_Tarefas do exercício_.
• a. Reproduza o texto sobre a formação de jogadores, tudo desde "Eu sinto que" até "o Sporting encerrá-la?!", trocando "lucrativa" por "rentável".
• b. Responda com base no texto sobre a formação de jogadores:
(i) Quantos comentários tem a publicação?
(ii) Segundo o comentário, como é a formação do Sporting ainda agora?
(iii) Que dois jogadores são apontados como tendo potencial para fazer parte da equipa?
• c. Escreva a continuação do texto sobre a formação de jogadores a partir do ponto em que ele termina.

_Trecho do documento_.
=====
Seria engraçado ver como as respostas divergiriam.

4 comentários:

  1. Caro Hugo,

    Eu sinto que esta discussão é um nadinha difícil, porque a realidade da formação de cada um dos grandes não é propriamente conhecida. Há uma coisa que quero dizer, no entanto. Parece-me claro que a formação do Sporting é, ainda agora, altamente lucrativa. Deveria o Sporting encerrá-la?!

    Penso que o Benfica deve aspirar a ter uma formação capaz de produzir talentos que alimentem a sua equipa principal ou, no mínimo, que representem um prejuízo suportável. Penso que, tal como acontecia com a equipa principal de futebol, a formação era gerida de um modo que alimenta as dúvidas apresentadas nos dois últimos posts. Parece que houve mudanças que, aparentemente, parecem apontar para melhores resultados, quer em termos de indicadores dos resultados da formação per se, quer em termos de produzir jogadores para a equipa principal. Nélson Oliveira, David Simão, até depois do jogo no Algarve, parecem indicar que têm potencial para, com trabalho, poderem fazer parte da equipa. Outras pessoas têm apontado outros nomes que, confesso, não conheço. Mas se esses nomes alguma coisa parecem indicar é que, finalmente, depois de alguns anos sem que isso acontecesse, temos alguém da formação que pode aspirar a entrar na equipa principal do Benfica.
=====
_Dados extraídos_.
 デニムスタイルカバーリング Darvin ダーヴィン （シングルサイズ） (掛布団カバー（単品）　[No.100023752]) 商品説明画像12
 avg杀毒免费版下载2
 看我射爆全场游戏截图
=====
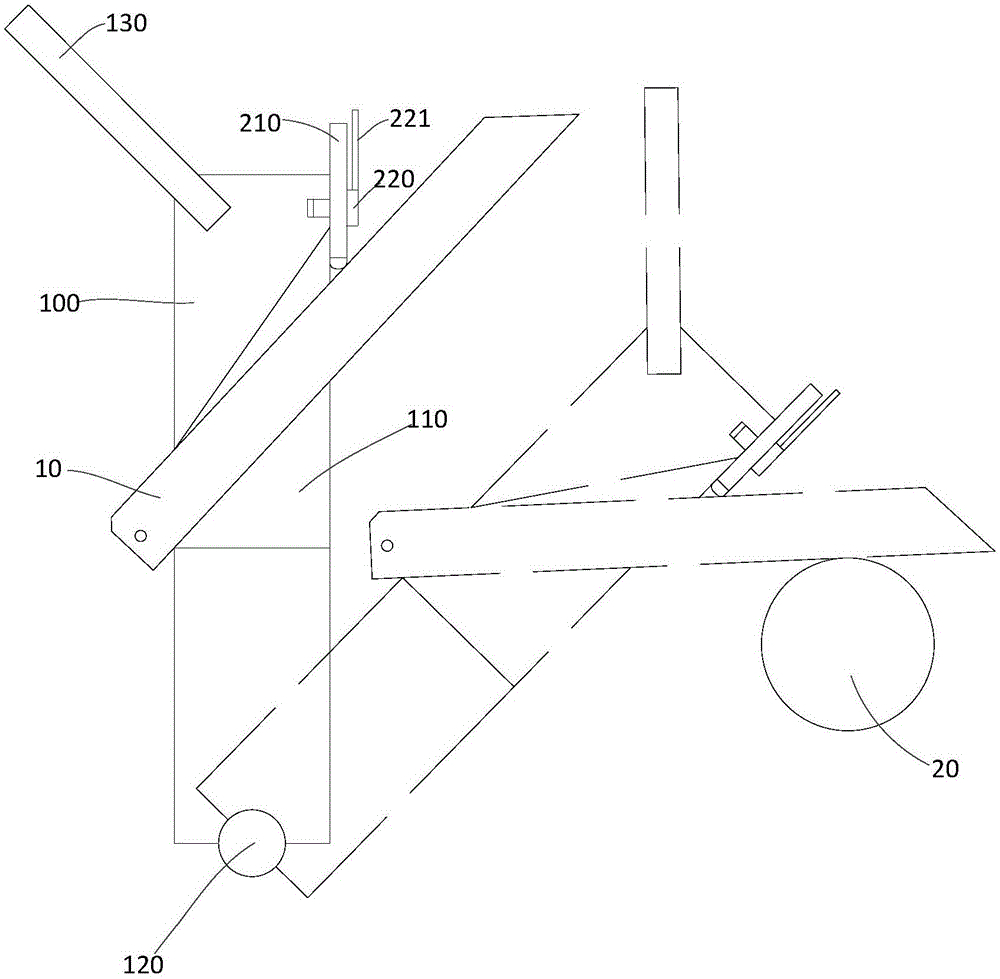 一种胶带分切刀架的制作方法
=====
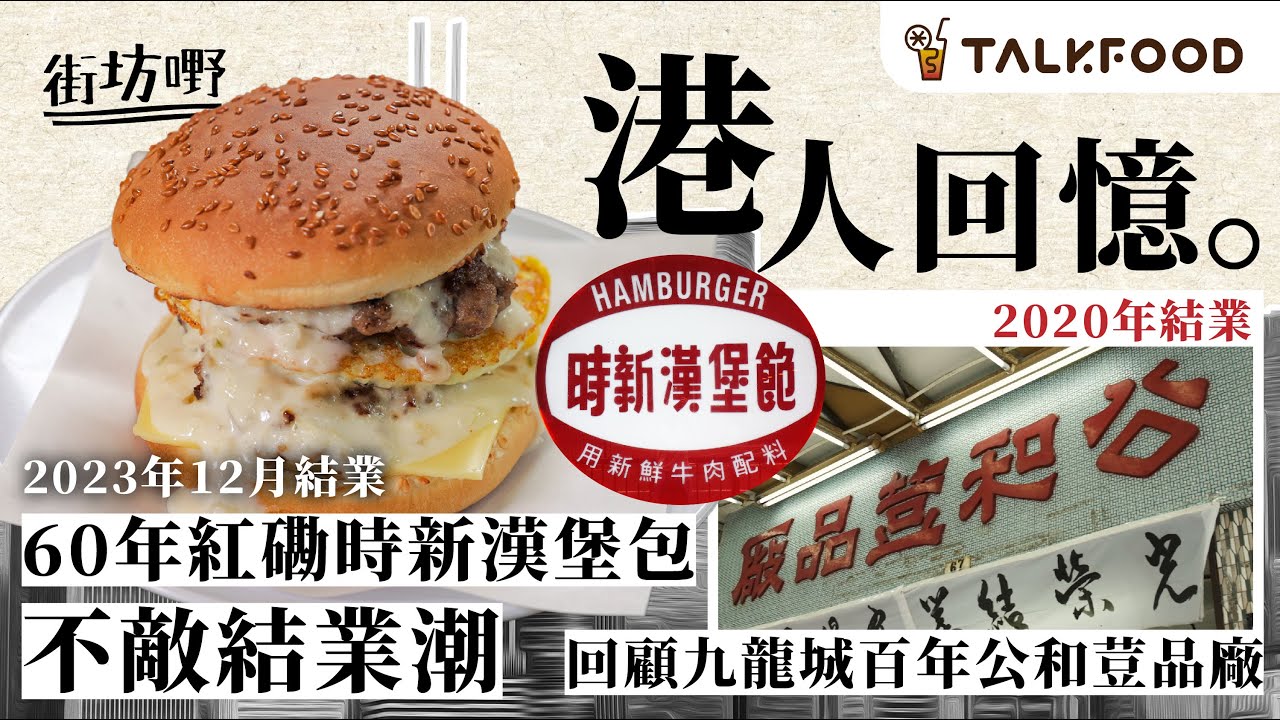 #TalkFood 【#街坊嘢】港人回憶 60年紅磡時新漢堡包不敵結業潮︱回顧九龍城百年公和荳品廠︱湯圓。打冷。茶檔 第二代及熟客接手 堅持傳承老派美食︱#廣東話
=====
_Respostas por item_.
• a.
Eu sinto que esta discussão é um nadinha difícil, porque a realidade da formação de cada um dos grandes não é propriamente conhecida. Há uma coisa que quero dizer, no entanto. Parece-me claro que a formação do Sporting é, ainda agora, altamente rentável. Deveria o Sporting encerrá-la?!

• b.
(i) 4 comentários.
(ii) Altamente lucrativa.
(iii) Nélson Oliveira e David Simão.

• c.
    Quem, hoje em dia, não recorre a jogadores formados noutros lados? A diferença é que alguns recorrem enquanto consumidores finais, outros fazem-no quase como intermediários. Quem tem poder para comprar o melhor, fá-lo, e compra normalmente já formado, quem não tem, compra em semibruto, transforma e vendo com valor acrescentado.

    È evidente que não há clube nenhum onde a formação seja a fonte exclusiva de talentos. Podíamos ver os clubes ingleses, hoje os mais financeiramente abonados e se formos aos de top, quantos usam jogadores da sua formação? E se formos a Espanha, quantos jogadores tem o Real da sua formação? O Barça tem mais, claro, mas ainda assim compra! (continua...)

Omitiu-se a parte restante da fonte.